Wednesday, August 11, 2010

Death of a Pancake



Did I mention that I am a full-time babysitter during the summer months? It is unpaid work as I want to help my daughter save expenses and I am in a fortunate position that my husband's salary is adequate and he doesn't squawk too much about my not bringing in a larger paycheck. I also work hours at a nursing home in the Alzheimer's unit and my time there will increase when school resumes. I continue to sit two-and-a-half year old Cameron three days weekly throughout the school calendar. Did I mention that it is unpaid work? Oh no, no, no. The hours are filled with the ringing laughter and the innocent hi jinks of my adorable charges and I am infinitely blessed with their precious companionship and beguiling stories .


And that would be a load of fossilized excrement and then some. This is work. Mother may be the name of God on the lips of children, but what about grandmother? Well, I'm not sure but maybe it will come to me at a later date. The roles sometimes blur.
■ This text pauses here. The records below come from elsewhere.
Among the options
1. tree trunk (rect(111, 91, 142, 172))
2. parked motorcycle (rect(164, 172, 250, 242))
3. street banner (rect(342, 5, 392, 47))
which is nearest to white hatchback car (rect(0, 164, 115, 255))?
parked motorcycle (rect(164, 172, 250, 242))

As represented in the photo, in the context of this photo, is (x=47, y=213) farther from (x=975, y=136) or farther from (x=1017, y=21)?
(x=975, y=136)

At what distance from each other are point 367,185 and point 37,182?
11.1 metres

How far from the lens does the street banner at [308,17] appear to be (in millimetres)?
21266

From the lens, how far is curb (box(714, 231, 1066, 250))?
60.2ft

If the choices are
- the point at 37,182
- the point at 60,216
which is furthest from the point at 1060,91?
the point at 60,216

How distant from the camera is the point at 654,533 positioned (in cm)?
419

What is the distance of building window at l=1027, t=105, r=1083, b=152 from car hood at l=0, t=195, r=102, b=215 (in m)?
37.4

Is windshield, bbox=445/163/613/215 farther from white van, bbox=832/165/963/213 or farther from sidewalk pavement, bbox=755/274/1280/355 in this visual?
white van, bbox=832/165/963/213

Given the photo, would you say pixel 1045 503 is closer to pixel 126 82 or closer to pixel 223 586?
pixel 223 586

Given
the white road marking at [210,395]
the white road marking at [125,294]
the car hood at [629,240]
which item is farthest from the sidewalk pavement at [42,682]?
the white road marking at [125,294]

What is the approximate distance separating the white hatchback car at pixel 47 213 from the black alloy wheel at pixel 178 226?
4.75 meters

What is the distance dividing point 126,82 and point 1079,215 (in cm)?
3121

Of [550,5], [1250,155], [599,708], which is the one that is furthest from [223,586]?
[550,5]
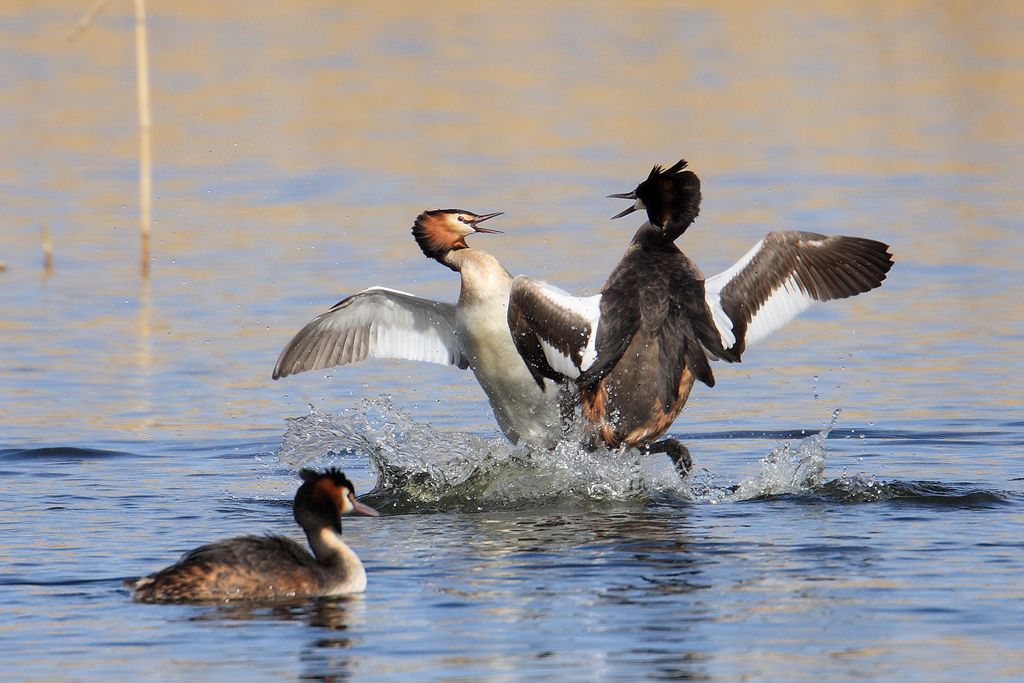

Adam and I had breakfast at the IHOP this morning. He ordered a Funny Face pancake and it was chocolate and the size of a dinner plate with maraschino cherries for eyes, whipping cream facial features and chocolate chips sprinkled all over. And then he proceeded to put syrup on it pretending he was pouring hot coffee on some poor schmuck's face. He made growling and moaning sounds as the pancake came to life in his own mind and he snarled, "your blood is the same color as your eyes (yes, the cherries.)"


He took a picture of his half- eaten breakfast when he went to take a "water whiz" as he wanted to make sure I would not nibble on any of it. Fat chance on that one. He also had me take a picture when he first got the thing and then when the plate was empty. His brother had done the same thing with a trout he had caught and the second shot showed just a skeleton of fish bones. He then proceeded to describe how the fish lungs and heart were still present when Ethan ate the fish and then the yolk of my eggs just wasn't appetizing at that point.


On the way home his water bottle became a ray gun, machine gun and lastly, a gun that sprayed gasoline and then set its victim on fire. There were no pedestrians standing or riding at the end of our trip.


Here is a scenario. Two young boys and two young girls are playing with blocks. The girls are building a house and the boys are doing the same thing. Once the structures are complete the girls begin to decorate and inhabit the place with people, imaginary or not. The boys? That house of blocks is history. It is blown up, pelted with giant hailstones, zapped by an alien ship or stomped flat by a giant tyrannosaurus rex. Testosterone is a fearsome thing.



So what is the name of grandmother on the lips of children? I'm open to suggestions on that one.